First, we make sure that everyone will be able to see the R code, we set echo=“TRUE” for the whole document.
knitr:: opts_chunk$set(echo=TRUE, results = "asis")
url <- "https://d396qusza40orc.cloudfront.net/repdata%2Fdata%2Factivity.zip"
download.file(url,"activity.zip",mode="wb")
unzip("./activity.zip", exdir = getwd())
Activity <- read.csv("activity.csv")
ActivitybyDay <- aggregate(Activity$steps, by=list(Activity$date), FUN=sum, na.rm=TRUE)
names(ActivitybyDay) <- c("Date","Steps")
hist(ActivitybyDay$Steps, ylim =c(0,30), xlab="Steps", main="Histogram of the total number of steps taken each day")
mean <- round(mean(ActivitybyDay$Steps))
median <- median(ActivitybyDay$Steps)
The average steps taken per day is 9354. The median steps taken per day is 10395
library(ggplot2)
ActivitybyInterval <- aggregate(Activity$steps, by= list(Activity$interval), mean, na.rm=TRUE)
names(ActivitybyInterval) <- c("Interval","Steps")
g <- ggplot(ActivitybyInterval, aes(Interval,Steps)) + geom_line()+labs(title ="Average daily activity pattern" )
g
MaxInterval <- ActivitybyInterval$Interval[ActivitybyInterval$Steps==max(ActivitybyInterval$Steps)]
Interval 835 contains the maximum number of steps
NAs <- sum(is.na(Activity$steps))
The total number of missing values in the dataset is 2304
names(Activity) <- c("Steps","Date","Interval")
NewActivity <- merge(Activity,ActivitybyInterval,by="Interval")
names(NewActivity) <- c("Interval", "Steps", "Date","AverageSteps")
NewActivity$Steps[is.na(NewActivity$Steps)] <- NewActivity$AverageSteps[is.na(NewActivity$Steps)]
NewActivity <- NewActivity[,1:3]
NewActivitybyDate <- aggregate(NewActivity$Steps, by=list(NewActivity$Date), FUN=sum)
names(NewActivitybyDate) <- c("Date","Steps")
hist(NewActivitybyDate$Steps, ylim=c(0,35), xlab = "Steps", main = "New Histogram of the Total number of steps taken each day")
Newmean <- mean(NewActivitybyDate$Steps)
Newmedian <- median(NewActivitybyDate$Steps)
The new mean and meidan values are bigger than the mean and median values.
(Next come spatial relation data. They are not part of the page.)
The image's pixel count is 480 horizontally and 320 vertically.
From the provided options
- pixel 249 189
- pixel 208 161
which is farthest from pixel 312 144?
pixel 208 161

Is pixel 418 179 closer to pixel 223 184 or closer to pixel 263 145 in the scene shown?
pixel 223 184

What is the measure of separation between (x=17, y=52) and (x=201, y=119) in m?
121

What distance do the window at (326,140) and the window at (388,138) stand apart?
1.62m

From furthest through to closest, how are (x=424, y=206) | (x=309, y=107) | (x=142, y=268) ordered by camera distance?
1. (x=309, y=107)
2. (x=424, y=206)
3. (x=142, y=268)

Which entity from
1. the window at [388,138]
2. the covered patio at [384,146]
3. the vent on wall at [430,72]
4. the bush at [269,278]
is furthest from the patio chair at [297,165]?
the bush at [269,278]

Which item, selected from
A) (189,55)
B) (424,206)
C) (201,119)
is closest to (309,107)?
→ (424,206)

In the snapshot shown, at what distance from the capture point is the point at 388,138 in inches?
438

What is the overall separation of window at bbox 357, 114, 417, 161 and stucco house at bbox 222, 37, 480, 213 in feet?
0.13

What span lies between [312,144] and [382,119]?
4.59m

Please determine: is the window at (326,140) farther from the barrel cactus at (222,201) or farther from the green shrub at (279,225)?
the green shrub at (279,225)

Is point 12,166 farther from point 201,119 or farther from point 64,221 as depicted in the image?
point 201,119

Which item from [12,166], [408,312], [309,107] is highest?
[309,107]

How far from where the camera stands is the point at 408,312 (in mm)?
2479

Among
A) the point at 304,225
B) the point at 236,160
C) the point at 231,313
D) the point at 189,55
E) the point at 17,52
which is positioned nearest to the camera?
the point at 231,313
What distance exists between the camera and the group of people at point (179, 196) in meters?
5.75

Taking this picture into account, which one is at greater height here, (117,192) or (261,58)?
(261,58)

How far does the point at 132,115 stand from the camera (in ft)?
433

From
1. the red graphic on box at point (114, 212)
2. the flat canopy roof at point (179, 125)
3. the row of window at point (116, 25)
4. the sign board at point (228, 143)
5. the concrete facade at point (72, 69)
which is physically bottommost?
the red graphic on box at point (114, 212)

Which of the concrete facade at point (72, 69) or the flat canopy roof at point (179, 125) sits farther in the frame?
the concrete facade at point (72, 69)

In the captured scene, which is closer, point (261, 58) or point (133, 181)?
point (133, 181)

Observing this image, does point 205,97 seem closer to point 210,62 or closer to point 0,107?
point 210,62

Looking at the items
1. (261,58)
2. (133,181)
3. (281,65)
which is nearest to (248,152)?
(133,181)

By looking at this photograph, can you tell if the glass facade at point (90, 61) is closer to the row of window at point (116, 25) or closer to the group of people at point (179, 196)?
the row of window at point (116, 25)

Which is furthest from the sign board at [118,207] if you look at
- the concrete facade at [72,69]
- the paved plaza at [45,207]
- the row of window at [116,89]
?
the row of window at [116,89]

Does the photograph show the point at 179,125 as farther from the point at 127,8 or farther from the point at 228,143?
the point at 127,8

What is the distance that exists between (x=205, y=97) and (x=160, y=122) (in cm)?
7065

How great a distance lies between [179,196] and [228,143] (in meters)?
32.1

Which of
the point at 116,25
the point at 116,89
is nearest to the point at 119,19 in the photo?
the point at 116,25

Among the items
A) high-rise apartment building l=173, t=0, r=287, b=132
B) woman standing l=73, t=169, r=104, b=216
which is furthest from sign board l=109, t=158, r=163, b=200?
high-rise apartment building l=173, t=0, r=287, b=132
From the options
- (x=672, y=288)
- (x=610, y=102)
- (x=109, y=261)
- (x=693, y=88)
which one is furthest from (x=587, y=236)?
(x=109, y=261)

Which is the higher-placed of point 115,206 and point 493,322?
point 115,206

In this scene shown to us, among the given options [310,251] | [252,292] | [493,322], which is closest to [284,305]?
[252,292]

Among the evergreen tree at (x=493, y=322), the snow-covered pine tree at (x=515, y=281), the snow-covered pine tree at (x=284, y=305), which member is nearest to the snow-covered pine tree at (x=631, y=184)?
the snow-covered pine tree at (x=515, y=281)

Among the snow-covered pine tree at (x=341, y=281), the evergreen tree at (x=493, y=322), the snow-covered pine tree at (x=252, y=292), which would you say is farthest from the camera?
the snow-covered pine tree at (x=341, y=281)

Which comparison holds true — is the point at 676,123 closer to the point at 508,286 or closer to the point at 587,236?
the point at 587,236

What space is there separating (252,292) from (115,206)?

Imputing missing data will increase the data of the total daily number of steps. The new mean is 1.076618910^{4}. The new median is 10395.
NewActivity$Date <- as.Date(NewActivity$Date)
NewActivity$DayofWeek <- weekdays(NewActivity$Date)
for (i in 1:nrow(NewActivity)){
if (NewActivity$DayofWeek[i] == "Sunday"){
NewActivity$DayofWeek[i] <- "Weekend"
}
else if(NewActivity$DayofWeek[i]=="Saturday"){
NewActivity$DayofWeek[i] <-"Weekend"
}
else{
NewActivity$DayofWeek[i] <- "Weekday"
}
}
weekend <- NewActivity[NewActivity$DayofWeek=="Weekend",]
weekday <- NewActivity[NewActivity$DayofWeek=="Weekday",]
weekend <- aggregate(weekend$Steps,list(weekend$Interval),FUN=mean)
weekday <- aggregate(weekday$Steps, list(weekday$Interval), FUN=mean)
names <- c("Interval", "Steps")
names(weekend) <- names
names(weekday) <- names
par(mfrow=c(2,1))
plot(weekend$Interval,weekend$Steps,type="l", xlab="Interval", ylab="Steps", main="Weekend")
plot(weekday$Interval,weekday$Steps,type="l", xlab="Interval", ylab="Steps", main="Weekday")